__Problem set__:
#1 In the passage on evangelism, what comparison is used to argue that telling someone about judgment can be loving?
#2 Write the next part of the passage on evangelism, picking up after its final sentence.

__Text__:
================

Evangelism must proclaim the true nature of man
Some commentators assert the Greeks at the Areopagus had a wrong view that they were superior to other ‘races’ of people. In response to this false view, Paul proclaims that all humanity is descended from Adam (“one man”, v. 26) and all humanity will be judged by one man, Christ. Every person is sinful, and every person needs to be saved. So we all stand on level ground and there is no room for thinking one is superior to another.
Today, there are all sorts of ‘racial’ divisions, and creation evangelists often see how powerful it is when people realize the truth that people, no matter what ‘race’, are all descended from one man, Adam, therefore we are all closely related.
Evangelism must proclaim salvation through Christ alone
Paul was brought to the Areopagus because he was preaching “Jesus and the resurrection”, and the Athenians wanted to hear in more detail. Christ was always the focus of Paul’s preaching, and the climax of his address comes at the end when he proclaims the resurrection of Christ. Interestingly, Paul seems to emphasize Christ as Judge—that is, if someone does not receive the free gift of salvation through Christ, he will have to face Jesus as his Judge.
It is sometimes unpopular to focus on the judgment aspect of the Gospel message, but without the ‘bad news’, it is hard to see why the Gospel is ‘Good News’. Again, it can seem unloving to tell someone that they will be judged for their sin if they do not receive a free gift, but if this is done in a gentle way, there is hardly anything more loving. A doctor does not withhold a cancer diagnosis from a patient because it would be ‘unloving’—rather, the loving thing is to honestly tell a person their situation so that they have the option of taking the appropriate remedial steps. In the case of evangelism, if the unbeliever is not clearly told that they are a sinner, that they are accountable to God, and that they must repent to avoid judgment, the Good News of salvation through Christ lacks critical context.

================

__Available data__:

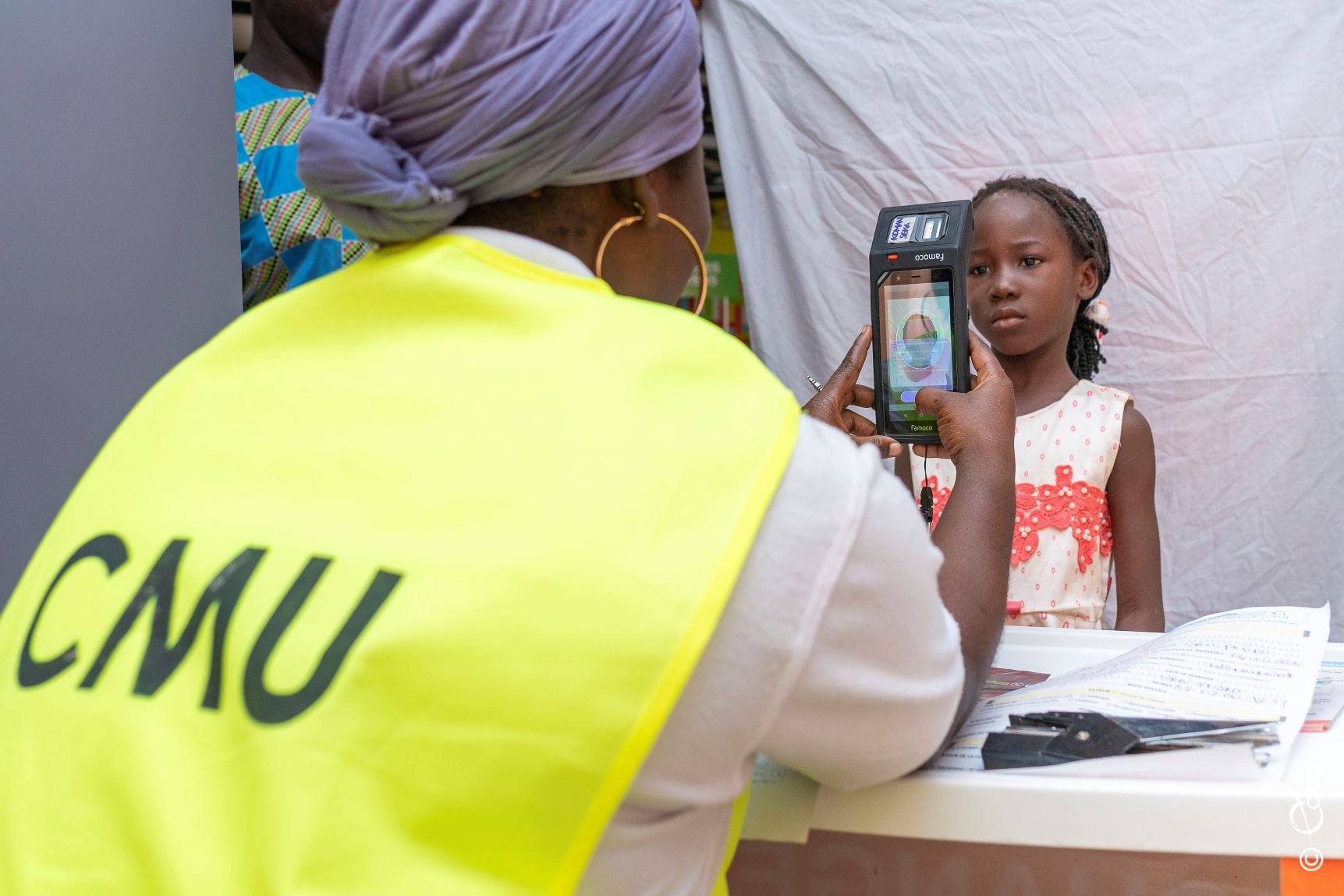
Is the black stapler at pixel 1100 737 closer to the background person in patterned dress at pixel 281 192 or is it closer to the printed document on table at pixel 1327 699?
the printed document on table at pixel 1327 699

================

__Answers__:
#1 A doctor honestly telling a patient about a cancer diagnosis.

#2
Evangelism is often rejected
Paul did not shy away from controversial elements of Gospel proclamation. When he proclaimed the resurrection, the Greeks—who thought that resurrection was impossible, and would be grotesque if it were possible—started to scoff. Paul, who had been educated in Greek literature, would have known that some could react in this way. But this didn’t stop him from proclaiming it.
Interestingly, this isn’t the only place where Paul faced difficulties with a Greek audience regarding the resurrection. In 1 Corinthians 15, Paul addresses the Corinthian church’s misunderstanding of the resurrection, which led some in the church to reject the doctrine entirely. Paul makes it clear that this is not an option for the Christian, because without the resurrection we are without hope.
Creation evangelism bears fruit
However, not all at Mars Hill rejected Paul’s message—some believed, and judging by the listing of a few names, these may have become influential people in the church who would have been known to Luke’s original readers. When we evangelize, we should boldly proclaim the truth in love and trust God with the results, as it is the Holy Spirit who works in the hearts of the hearers to convert them.
Paul’s sermon clearly shows us that when we seek to evangelize, we should stand confidently on the foundation of Genesis, particularly regarding areas where creation corrects cultural error, and not compromise with secular worldviews.